Vetter: Networks can help power suppliers, especially to better understand the power consumption. Moreover, networks can also improve the energy efficiency. For example, processing at low temperatures can be an appropriate solution for lowering the power consumption of ICT systems. But on the other hand, a lot of energy is required to achieve these low temperatures.

Frankl: Intelligent networks such as smart grids can assist in reducing the power consumption at peak moments.

Marsan: Local energy generation, especially from renewables, is important for base stations, and can be very effective.

Gosselin : Use renewable energy where it is difficult to generate electricity, especially for base stations.

Pickavet : But we need to be careful, because using renewable energy where and when it is available is not always the best solution. An IBBT study showed that moving data centers close to renewable energy sources, according to the “follow-the-wind / follow-the-sun” paradigm, can be inefficient. It is not that easy to say that such a revolutionary case is always better than the classic case.

Frankl: We have to make the differentiation between two distinct cases: (1) renewable energy close to the demand (e.g. a lot of people have a huge solar resource), (2) renewable energy far away (e.g. wind / hydro).

Audience comment: If data centers are spread around to follow-the-wind / follow-the-sun, then there will be a need for a huge communication network that also needs energy.

Pickavet: Moving electricity is much often easier than moving data.

Panel conclusion: Further collaboration is needed, and using smart grids and generating renewable energy close to ICT demand points (such as base stations) could be helpful. However, we need to be< careful when there is the need to move a lot of data towards data centers in the neighborhood of renewable energy sources.

Wireless access networks are consuming a lot, but can this be solved by using small radio cells, and what about the related radiation?

Gosselin: There is a need for a breakthrough architecture, with macro cells evolving to base stations with larger capacity using small cells. Small cells means that fewer users are covered, but they will consume much less power (a convenient rule of thumb: cell x2 = power consumption x8). Combing macro cells with small cells is the way to go. Power radiated will be much smaller, even with more cells - but it is very difficult to communicate this.

Marsan: A single antenna should be installed on every corner. The more antennae, the less power required per antenna and the more equally distributed the power would be. Switching off some smaller cells during the night could lead to further advantages. Although the remaining base stations need a higher power, this would be only a marginal increase.

Vetter: Large scale antenna arrays also offer a solution. As they are more directional, their energy efficiency can be increased by a factor of 32. Health impact is mainly to do with perception. For in-house, it is better to use a single cell for the house instead of one per room.

Skubic: Small cells make a lot of sense, and should be promoted.

Panel conclusion: Small cells consume significantly less power and should be used for capacity and energy efficiency reasons. Most probably, they will be combined with macro cells.

Home modems are typically consuming 10W. However, do households care about 10W?

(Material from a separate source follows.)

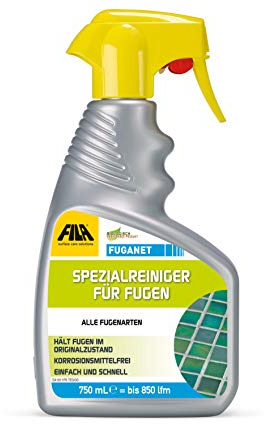 FILA Surface Care Solutions, FUGANET, Spezialreiniger für die gründliche Reinigung aller Arten von Fugen, 750ml, 1 Stück (1er Pack)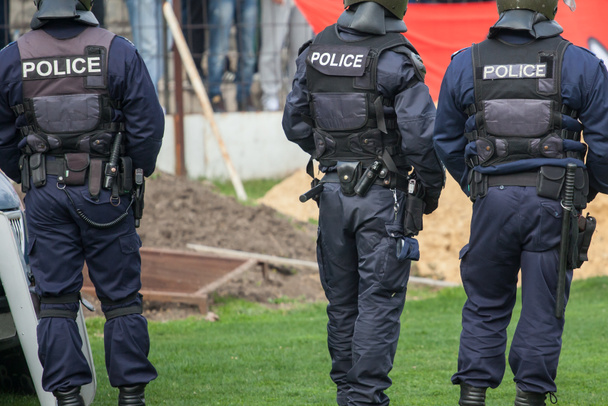  police officers - Foto, Bild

Vetter: Governments need to take some care here because actually the end user often does care about a green label.

Gosselin: It is actually more than 10W, but several tens of W at the customer if you include set-top box, TV, PC. The operator should provide services to manage the home network. The home network is key.

Marsan: Attention to the user is important. Typically, the operator does not like if you switch off your modem. In general, the operator does not care about the energy bill of the customer.

Frankl: It seems that the dynamics change to optimize: the IEA publishes a free downloadable book called Gadgets and Gigawatts.

Audience: Should the operator charge in bits or bits/s? From a green perspective, charge should be based on capacity/usage.

Panel conclusion: There is an important role for network operators to lower the ICT energy consumption of the households, but today the incentive is not very high.